_Work required_.
The data below calls for an exact copy.

--------

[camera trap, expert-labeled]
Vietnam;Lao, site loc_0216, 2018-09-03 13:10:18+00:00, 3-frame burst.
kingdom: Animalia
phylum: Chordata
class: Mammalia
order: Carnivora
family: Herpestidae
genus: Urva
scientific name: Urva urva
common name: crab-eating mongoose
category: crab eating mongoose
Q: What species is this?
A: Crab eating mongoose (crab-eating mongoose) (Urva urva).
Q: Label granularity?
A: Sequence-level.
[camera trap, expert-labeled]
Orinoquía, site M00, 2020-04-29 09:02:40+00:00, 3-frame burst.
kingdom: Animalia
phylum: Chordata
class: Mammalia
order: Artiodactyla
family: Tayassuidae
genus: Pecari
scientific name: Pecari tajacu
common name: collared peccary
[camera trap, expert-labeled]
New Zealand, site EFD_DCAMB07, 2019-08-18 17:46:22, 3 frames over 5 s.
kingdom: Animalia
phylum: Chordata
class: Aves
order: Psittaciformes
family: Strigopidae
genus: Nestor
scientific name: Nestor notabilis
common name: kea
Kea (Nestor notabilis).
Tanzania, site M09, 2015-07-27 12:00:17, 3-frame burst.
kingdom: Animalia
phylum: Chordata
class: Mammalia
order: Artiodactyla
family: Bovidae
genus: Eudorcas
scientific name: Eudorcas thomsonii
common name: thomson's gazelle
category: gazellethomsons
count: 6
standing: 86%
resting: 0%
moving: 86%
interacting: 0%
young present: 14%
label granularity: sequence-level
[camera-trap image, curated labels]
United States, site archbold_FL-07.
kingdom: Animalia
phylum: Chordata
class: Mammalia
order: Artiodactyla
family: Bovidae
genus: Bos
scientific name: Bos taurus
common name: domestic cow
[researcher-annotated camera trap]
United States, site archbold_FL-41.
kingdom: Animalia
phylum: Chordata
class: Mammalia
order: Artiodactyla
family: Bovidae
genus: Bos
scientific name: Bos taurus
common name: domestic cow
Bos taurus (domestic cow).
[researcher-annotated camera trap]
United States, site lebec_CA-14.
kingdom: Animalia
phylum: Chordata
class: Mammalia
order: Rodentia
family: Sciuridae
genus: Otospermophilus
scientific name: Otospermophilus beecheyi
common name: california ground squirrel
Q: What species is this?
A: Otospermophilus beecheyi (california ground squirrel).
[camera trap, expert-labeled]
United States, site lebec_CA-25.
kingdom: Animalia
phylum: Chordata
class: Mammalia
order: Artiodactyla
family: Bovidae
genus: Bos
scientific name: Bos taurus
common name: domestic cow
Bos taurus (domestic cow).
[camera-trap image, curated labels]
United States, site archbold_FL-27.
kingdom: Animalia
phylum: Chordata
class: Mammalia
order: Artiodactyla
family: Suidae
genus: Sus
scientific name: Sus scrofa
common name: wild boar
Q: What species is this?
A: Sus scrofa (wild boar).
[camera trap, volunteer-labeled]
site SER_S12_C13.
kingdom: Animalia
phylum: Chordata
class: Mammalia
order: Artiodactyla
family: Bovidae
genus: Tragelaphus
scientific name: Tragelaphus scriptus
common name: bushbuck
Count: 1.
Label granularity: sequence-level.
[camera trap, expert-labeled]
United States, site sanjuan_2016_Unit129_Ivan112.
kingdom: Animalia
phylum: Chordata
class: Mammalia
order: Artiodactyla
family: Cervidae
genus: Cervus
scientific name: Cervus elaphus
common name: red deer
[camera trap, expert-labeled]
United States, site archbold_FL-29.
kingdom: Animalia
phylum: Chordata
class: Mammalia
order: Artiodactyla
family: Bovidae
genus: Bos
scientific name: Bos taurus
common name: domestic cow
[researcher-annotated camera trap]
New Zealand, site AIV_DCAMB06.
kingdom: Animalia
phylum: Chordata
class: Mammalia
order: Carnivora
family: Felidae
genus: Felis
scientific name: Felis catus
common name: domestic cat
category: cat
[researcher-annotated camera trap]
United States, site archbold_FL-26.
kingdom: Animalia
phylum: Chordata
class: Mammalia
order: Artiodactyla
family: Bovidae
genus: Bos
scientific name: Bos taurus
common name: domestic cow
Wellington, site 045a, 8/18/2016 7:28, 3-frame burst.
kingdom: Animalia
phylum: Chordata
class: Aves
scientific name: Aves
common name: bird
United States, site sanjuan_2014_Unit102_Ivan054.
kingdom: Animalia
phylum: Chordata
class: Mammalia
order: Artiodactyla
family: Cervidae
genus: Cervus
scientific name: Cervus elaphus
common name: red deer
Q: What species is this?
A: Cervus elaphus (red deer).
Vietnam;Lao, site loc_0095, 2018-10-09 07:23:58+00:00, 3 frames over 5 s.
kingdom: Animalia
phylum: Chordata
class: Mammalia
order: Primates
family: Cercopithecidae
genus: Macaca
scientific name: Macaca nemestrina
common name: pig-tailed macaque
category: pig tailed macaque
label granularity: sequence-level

--------

_Written response_.
[camera trap, expert-labeled]
Vietnam;Lao, site loc_0216, 2018-09-03 13:10:18+00:00, 3-frame burst.
kingdom: Animalia
phylum: Chordata
class: Mammalia
order: Carnivora
family: Herpestidae
genus: Urva
scientific name: Urva urva
common name: crab-eating mongoose
category: crab eating mongoose
Q: What species is this?
A: Crab eating mongoose (crab-eating mongoose) (Urva urva).
Q: Label granularity?
A: Sequence-level.
[camera trap, expert-labeled]
Orinoquía, site M00, 2020-04-29 09:02:40+00:00, 3-frame burst.
kingdom: Animalia
phylum: Chordata
class: Mammalia
order: Artiodactyla
family: Tayassuidae
genus: Pecari
scientific name: Pecari tajacu
common name: collared peccary
[camera trap, expert-labeled]
New Zealand, site EFD_DCAMB07, 2019-08-18 17:46:22, 3 frames over 5 s.
kingdom: Animalia
phylum: Chordata
class: Aves
order: Psittaciformes
family: Strigopidae
genus: Nestor
scientific name: Nestor notabilis
common name: kea
Kea (Nestor notabilis).
Tanzania, site M09, 2015-07-27 12:00:17, 3-frame burst.
kingdom: Animalia
phylum: Chordata
class: Mammalia
order: Artiodactyla
family: Bovidae
genus: Eudorcas
scientific name: Eudorcas thomsonii
common name: thomson's gazelle
category: gazellethomsons
count: 6
standing: 86%
resting: 0%
moving: 86%
interacting: 0%
young present: 14%
label granularity: sequence-level
[camera-trap image, curated labels]
United States, site archbold_FL-07.
kingdom: Animalia
phylum: Chordata
class: Mammalia
order: Artiodactyla
family: Bovidae
genus: Bos
scientific name: Bos taurus
common name: domestic cow
[researcher-annotated camera trap]
United States, site archbold_FL-41.
kingdom: Animalia
phylum: Chordata
class: Mammalia
order: Artiodactyla
family: Bovidae
genus: Bos
scientific name: Bos taurus
common name: domestic cow
Bos taurus (domestic cow).
[researcher-annotated camera trap]
United States, site lebec_CA-14.
kingdom: Animalia
phylum: Chordata
class: Mammalia
order: Rodentia
family: Sciuridae
genus: Otospermophilus
scientific name: Otospermophilus beecheyi
common name: california ground squirrel
Q: What species is this?
A: Otospermophilus beecheyi (california ground squirrel).
[camera trap, expert-labeled]
United States, site lebec_CA-25.
kingdom: Animalia
phylum: Chordata
class: Mammalia
order: Artiodactyla
family: Bovidae
genus: Bos
scientific name: Bos taurus
common name: domestic cow
Bos taurus (domestic cow).
[camera-trap image, curated labels]
United States, site archbold_FL-27.
kingdom: Animalia
phylum: Chordata
class: Mammalia
order: Artiodactyla
family: Suidae
genus: Sus
scientific name: Sus scrofa
common name: wild boar
Q: What species is this?
A: Sus scrofa (wild boar).
[camera trap, volunteer-labeled]
site SER_S12_C13.
kingdom: Animalia
phylum: Chordata
class: Mammalia
order: Artiodactyla
family: Bovidae
genus: Tragelaphus
scientific name: Tragelaphus scriptus
common name: bushbuck
Count: 1.
Label granularity: sequence-level.
[camera trap, expert-labeled]
United States, site sanjuan_2016_Unit129_Ivan112.
kingdom: Animalia
phylum: Chordata
class: Mammalia
order: Artiodactyla
family: Cervidae
genus: Cervus
scientific name: Cervus elaphus
common name: red deer
[camera trap, expert-labeled]
United States, site archbold_FL-29.
kingdom: Animalia
phylum: Chordata
class: Mammalia
order: Artiodactyla
family: Bovidae
genus: Bos
scientific name: Bos taurus
common name: domestic cow
[researcher-annotated camera trap]
New Zealand, site AIV_DCAMB06.
kingdom: Animalia
phylum: Chordata
class: Mammalia
order: Carnivora
family: Felidae
genus: Felis
scientific name: Felis catus
common name: domestic cat
category: cat
[researcher-annotated camera trap]
United States, site archbold_FL-26.
kingdom: Animalia
phylum: Chordata
class: Mammalia
order: Artiodactyla
family: Bovidae
genus: Bos
scientific name: Bos taurus
common name: domestic cow
Wellington, site 045a, 8/18/2016 7:28, 3-frame burst.
kingdom: Animalia
phylum: Chordata
class: Aves
scientific name: Aves
common name: bird
United States, site sanjuan_2014_Unit102_Ivan054.
kingdom: Animalia
phylum: Chordata
class: Mammalia
order: Artiodactyla
family: Cervidae
genus: Cervus
scientific name: Cervus elaphus
common name: red deer
Q: What species is this?
A: Cervus elaphus (red deer).
Vietnam;Lao, site loc_0095, 2018-10-09 07:23:58+00:00, 3 frames over 5 s.
kingdom: Animalia
phylum: Chordata
class: Mammalia
order: Primates
family: Cercopithecidae
genus: Macaca
scientific name: Macaca nemestrina
common name: pig-tailed macaque
category: pig tailed macaque
label granularity: sequence-level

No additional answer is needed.